== What to work on ==
Here are records with pictures in them. Copy all of them exactly and leave the pictures out.

-------- Exercise materials --------

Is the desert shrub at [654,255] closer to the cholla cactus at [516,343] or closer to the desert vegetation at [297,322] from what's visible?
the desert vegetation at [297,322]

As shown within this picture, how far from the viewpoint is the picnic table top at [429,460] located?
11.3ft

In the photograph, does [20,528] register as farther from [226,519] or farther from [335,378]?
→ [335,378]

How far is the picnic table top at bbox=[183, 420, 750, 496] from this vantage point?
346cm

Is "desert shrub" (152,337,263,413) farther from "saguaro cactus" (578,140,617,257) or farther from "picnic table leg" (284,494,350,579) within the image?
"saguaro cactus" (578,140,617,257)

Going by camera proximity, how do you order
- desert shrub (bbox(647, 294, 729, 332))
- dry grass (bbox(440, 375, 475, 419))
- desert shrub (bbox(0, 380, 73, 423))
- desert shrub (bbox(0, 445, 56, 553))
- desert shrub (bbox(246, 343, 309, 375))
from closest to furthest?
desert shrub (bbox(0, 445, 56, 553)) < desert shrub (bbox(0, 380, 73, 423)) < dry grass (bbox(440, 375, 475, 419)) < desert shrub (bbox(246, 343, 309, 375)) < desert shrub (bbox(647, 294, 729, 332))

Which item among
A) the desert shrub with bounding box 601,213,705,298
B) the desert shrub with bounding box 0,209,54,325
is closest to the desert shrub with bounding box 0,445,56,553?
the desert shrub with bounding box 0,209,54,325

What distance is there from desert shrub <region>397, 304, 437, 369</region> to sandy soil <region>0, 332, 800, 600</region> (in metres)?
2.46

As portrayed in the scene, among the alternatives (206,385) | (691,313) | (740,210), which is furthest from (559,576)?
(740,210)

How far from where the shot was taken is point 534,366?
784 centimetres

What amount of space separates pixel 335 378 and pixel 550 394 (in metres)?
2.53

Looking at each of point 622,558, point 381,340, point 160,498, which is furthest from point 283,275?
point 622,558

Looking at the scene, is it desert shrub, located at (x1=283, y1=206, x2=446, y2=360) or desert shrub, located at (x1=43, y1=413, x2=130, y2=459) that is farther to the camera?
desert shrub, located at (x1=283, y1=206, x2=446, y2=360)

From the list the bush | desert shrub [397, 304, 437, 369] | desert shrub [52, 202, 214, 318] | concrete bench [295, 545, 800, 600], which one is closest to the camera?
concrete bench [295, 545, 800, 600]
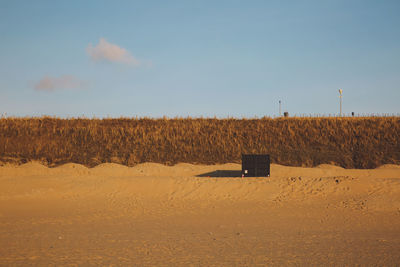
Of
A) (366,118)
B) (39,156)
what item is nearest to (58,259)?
(39,156)

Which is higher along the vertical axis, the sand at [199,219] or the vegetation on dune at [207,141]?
the vegetation on dune at [207,141]

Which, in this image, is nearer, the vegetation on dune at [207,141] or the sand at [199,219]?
the sand at [199,219]

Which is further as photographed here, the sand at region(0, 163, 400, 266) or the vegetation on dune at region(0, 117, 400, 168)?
the vegetation on dune at region(0, 117, 400, 168)

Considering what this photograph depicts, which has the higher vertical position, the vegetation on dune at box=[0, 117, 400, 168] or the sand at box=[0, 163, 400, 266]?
the vegetation on dune at box=[0, 117, 400, 168]

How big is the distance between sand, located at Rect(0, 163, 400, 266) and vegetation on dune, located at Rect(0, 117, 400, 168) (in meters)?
3.53

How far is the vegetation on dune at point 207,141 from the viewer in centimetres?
2767

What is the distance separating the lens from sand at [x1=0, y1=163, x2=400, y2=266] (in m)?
7.73

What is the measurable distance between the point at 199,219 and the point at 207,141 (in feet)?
55.2

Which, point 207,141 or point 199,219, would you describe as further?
point 207,141

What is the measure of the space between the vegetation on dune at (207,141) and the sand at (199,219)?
11.6 feet

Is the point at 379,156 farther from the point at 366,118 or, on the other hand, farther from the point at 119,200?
the point at 119,200

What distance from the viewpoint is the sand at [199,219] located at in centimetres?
773

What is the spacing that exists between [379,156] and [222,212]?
1850 centimetres

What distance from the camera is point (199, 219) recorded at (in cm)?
1254
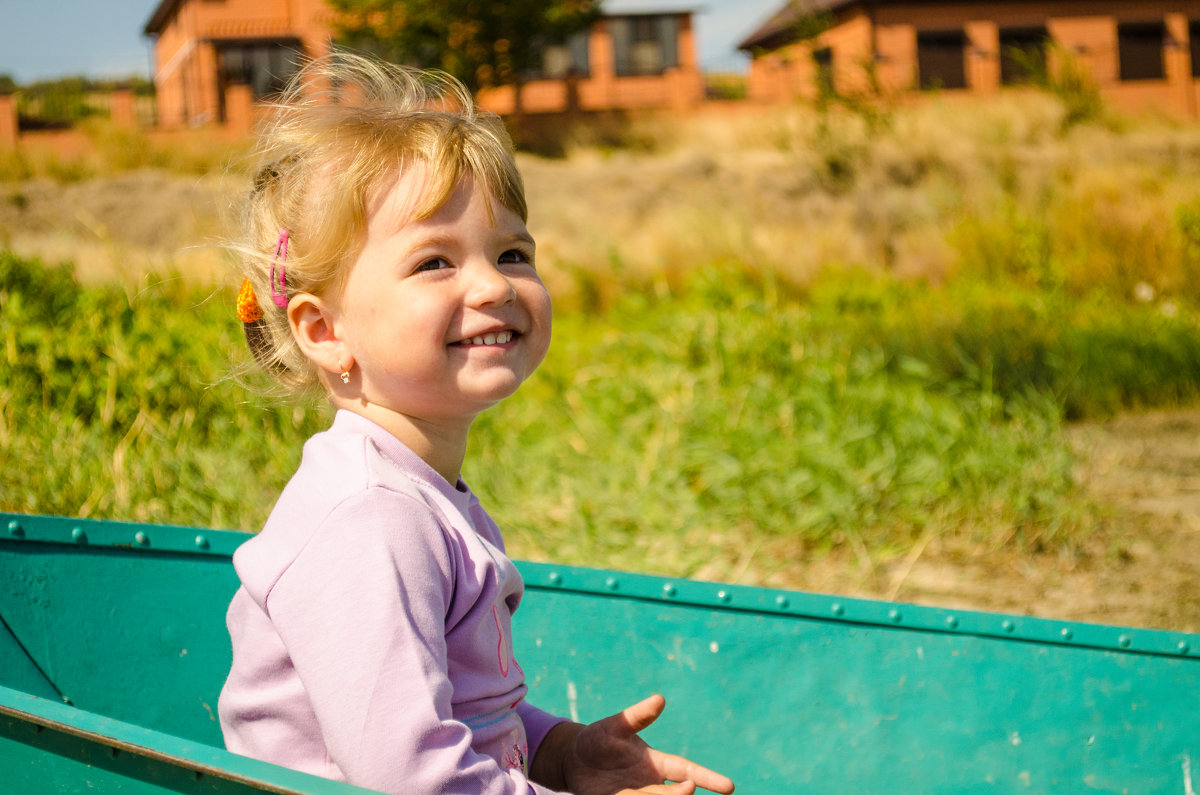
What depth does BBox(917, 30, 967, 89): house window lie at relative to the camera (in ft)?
76.0

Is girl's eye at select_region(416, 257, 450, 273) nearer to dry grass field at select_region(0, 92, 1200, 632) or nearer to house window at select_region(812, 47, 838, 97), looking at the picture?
dry grass field at select_region(0, 92, 1200, 632)

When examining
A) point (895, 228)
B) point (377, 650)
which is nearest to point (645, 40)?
point (895, 228)

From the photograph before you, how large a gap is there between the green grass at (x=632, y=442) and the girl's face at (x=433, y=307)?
5.63 ft

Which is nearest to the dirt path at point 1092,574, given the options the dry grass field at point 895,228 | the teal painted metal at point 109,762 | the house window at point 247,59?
the dry grass field at point 895,228

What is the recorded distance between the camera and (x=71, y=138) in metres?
16.8

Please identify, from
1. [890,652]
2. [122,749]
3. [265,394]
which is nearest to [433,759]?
[122,749]

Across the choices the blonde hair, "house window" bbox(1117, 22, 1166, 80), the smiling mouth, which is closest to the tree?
"house window" bbox(1117, 22, 1166, 80)

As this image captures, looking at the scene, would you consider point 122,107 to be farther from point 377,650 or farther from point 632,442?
point 377,650

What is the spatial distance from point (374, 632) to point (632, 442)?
306 centimetres

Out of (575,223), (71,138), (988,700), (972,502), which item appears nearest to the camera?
(988,700)

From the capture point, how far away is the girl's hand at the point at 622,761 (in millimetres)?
1277

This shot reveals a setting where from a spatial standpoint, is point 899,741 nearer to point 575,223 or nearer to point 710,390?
point 710,390

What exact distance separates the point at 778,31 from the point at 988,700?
90.0 feet

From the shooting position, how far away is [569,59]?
2561 cm
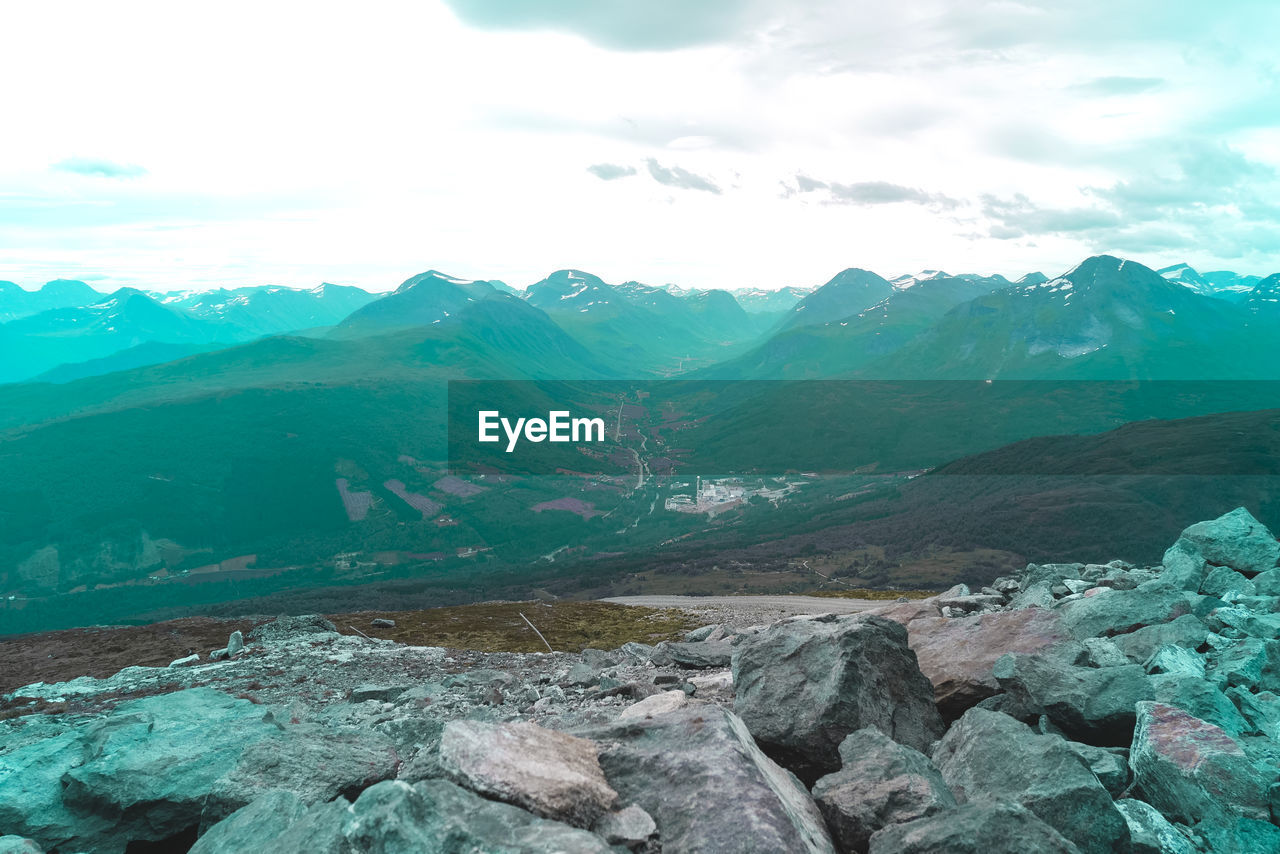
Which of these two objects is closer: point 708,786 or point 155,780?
point 708,786

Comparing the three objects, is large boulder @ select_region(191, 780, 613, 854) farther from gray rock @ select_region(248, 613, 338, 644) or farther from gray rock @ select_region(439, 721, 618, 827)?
gray rock @ select_region(248, 613, 338, 644)

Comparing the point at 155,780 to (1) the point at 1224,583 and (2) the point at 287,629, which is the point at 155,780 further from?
(2) the point at 287,629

--------

== Full answer ==
Is the desert shrub at [654,255] closer to the cholla cactus at [516,343] or closer to the desert vegetation at [297,322] from what's visible?
the desert vegetation at [297,322]

As shown within this picture, how far from the viewpoint is the picnic table top at [429,460] located?
11.3ft

In the photograph, does [20,528] register as farther from [226,519] or farther from [335,378]?
→ [335,378]

How far is the picnic table top at bbox=[183, 420, 750, 496] from this vantage point?
346cm

Is "desert shrub" (152,337,263,413) farther from "saguaro cactus" (578,140,617,257) or farther from "picnic table leg" (284,494,350,579) within the image?
"saguaro cactus" (578,140,617,257)

Going by camera proximity, how do you order
- desert shrub (bbox(647, 294, 729, 332))
- dry grass (bbox(440, 375, 475, 419))
- desert shrub (bbox(0, 380, 73, 423))
- desert shrub (bbox(0, 445, 56, 553))
- desert shrub (bbox(246, 343, 309, 375))
from closest to furthest?
desert shrub (bbox(0, 445, 56, 553)) < desert shrub (bbox(0, 380, 73, 423)) < dry grass (bbox(440, 375, 475, 419)) < desert shrub (bbox(246, 343, 309, 375)) < desert shrub (bbox(647, 294, 729, 332))

Which item among
A) the desert shrub with bounding box 601,213,705,298
B) the desert shrub with bounding box 0,209,54,325
is closest to the desert shrub with bounding box 0,445,56,553?
the desert shrub with bounding box 0,209,54,325

What distance is there from desert shrub <region>397, 304, 437, 369</region> to sandy soil <region>0, 332, 800, 600</region> (in metres)?
2.46

As portrayed in the scene, among the alternatives (206,385) | (691,313) | (740,210), which is furthest from (559,576)?
(740,210)

How far from where the shot was taken is point 534,366?
784 centimetres

What amount of space separates pixel 335 378 and pixel 550 394 (in metres)?
2.53

Looking at each of point 622,558, point 381,340, point 160,498, which is furthest from point 283,275?
point 622,558

Looking at the scene, is it desert shrub, located at (x1=283, y1=206, x2=446, y2=360) or desert shrub, located at (x1=43, y1=413, x2=130, y2=459) that is farther to the camera?
desert shrub, located at (x1=283, y1=206, x2=446, y2=360)

From the list the bush | desert shrub [397, 304, 437, 369] | desert shrub [52, 202, 214, 318] | concrete bench [295, 545, 800, 600], which one is closest to the camera?
concrete bench [295, 545, 800, 600]
Of
A) (366,118)
B) (39,156)
what item is nearest to (58,259)?
(39,156)

Which is higher along the vertical axis, the sand at [199,219] or the vegetation on dune at [207,141]?
the vegetation on dune at [207,141]

Which, in this image, is nearer, the vegetation on dune at [207,141] or the sand at [199,219]?
the sand at [199,219]

Which is further as photographed here, the sand at region(0, 163, 400, 266) or the vegetation on dune at region(0, 117, 400, 168)?
the vegetation on dune at region(0, 117, 400, 168)

Considering what this photograph depicts, which has the higher vertical position, the vegetation on dune at box=[0, 117, 400, 168] or the sand at box=[0, 163, 400, 266]?
the vegetation on dune at box=[0, 117, 400, 168]

How big is the distance between sand, located at Rect(0, 163, 400, 266) and vegetation on dune, located at Rect(0, 117, 400, 168) (in meters)?
3.53

How far is the vegetation on dune at point 207,141 from the viewer in centimetres?
2767

What is the distance separating the lens from sand at [x1=0, y1=163, x2=400, y2=266] (in m)?
7.73

What is the measurable distance between the point at 199,219 and the point at 207,141 (in feet)?
55.2

Which, point 207,141 or point 199,219, would you describe as further?
point 207,141

What is the measure of the space between the vegetation on dune at (207,141) and the sand at (199,219)?
11.6 feet

Is the point at 379,156 farther from the point at 366,118 or, on the other hand, farther from the point at 119,200?
the point at 119,200

What distance from the viewpoint is the sand at [199,219] located at in centimetres?
773

What is the spacing that exists between [379,156] and [222,212]?
1850 centimetres

What distance from the camera is point (199, 219) recorded at (in cm)?
1254
What depth does BBox(917, 30, 967, 89): house window lie at relative to the camera (in ft)?
76.0

Is girl's eye at select_region(416, 257, 450, 273) nearer to dry grass field at select_region(0, 92, 1200, 632) or nearer to house window at select_region(812, 47, 838, 97), looking at the picture?
dry grass field at select_region(0, 92, 1200, 632)

When examining
A) point (895, 228)
B) point (377, 650)
which is nearest to point (645, 40)?
point (895, 228)

From the photograph before you, how large a gap is there between the green grass at (x=632, y=442) and the girl's face at (x=433, y=307)?
5.63 ft

Which is nearest to the dirt path at point 1092,574, given the options the dry grass field at point 895,228 | the teal painted metal at point 109,762 | the house window at point 247,59?
the dry grass field at point 895,228

What is the recorded distance between the camera and (x=71, y=138) in metres?
16.8

Please identify, from
1. [890,652]
2. [122,749]
3. [265,394]
which is nearest to [433,759]?
[122,749]

Across the choices the blonde hair, "house window" bbox(1117, 22, 1166, 80), the smiling mouth, which is closest to the tree?
"house window" bbox(1117, 22, 1166, 80)

As this image captures, looking at the scene, would you consider point 122,107 to be farther from point 377,650 or farther from point 632,442?
point 377,650

What is the spatial distance from point (374, 632) to point (632, 442)?
306 centimetres

Out of (575,223), (71,138), (988,700), (972,502), which item appears nearest to the camera?
(988,700)

From the capture point, how far away is the girl's hand at the point at 622,761 (in millimetres)?
1277

This shot reveals a setting where from a spatial standpoint, is point 899,741 nearer to point 575,223 or nearer to point 710,390?
point 710,390

What exact distance separates the point at 778,31 from the point at 988,700?
90.0 feet

From the shooting position, how far away is [569,59]?
2561 cm
Which of these two objects is closer: point 708,786 or point 155,780?
point 708,786

Comparing the three objects, is large boulder @ select_region(191, 780, 613, 854) farther from gray rock @ select_region(248, 613, 338, 644) or farther from gray rock @ select_region(439, 721, 618, 827)?
gray rock @ select_region(248, 613, 338, 644)

Comparing the point at 155,780 to (1) the point at 1224,583 and (2) the point at 287,629, which is the point at 155,780 further from?
(2) the point at 287,629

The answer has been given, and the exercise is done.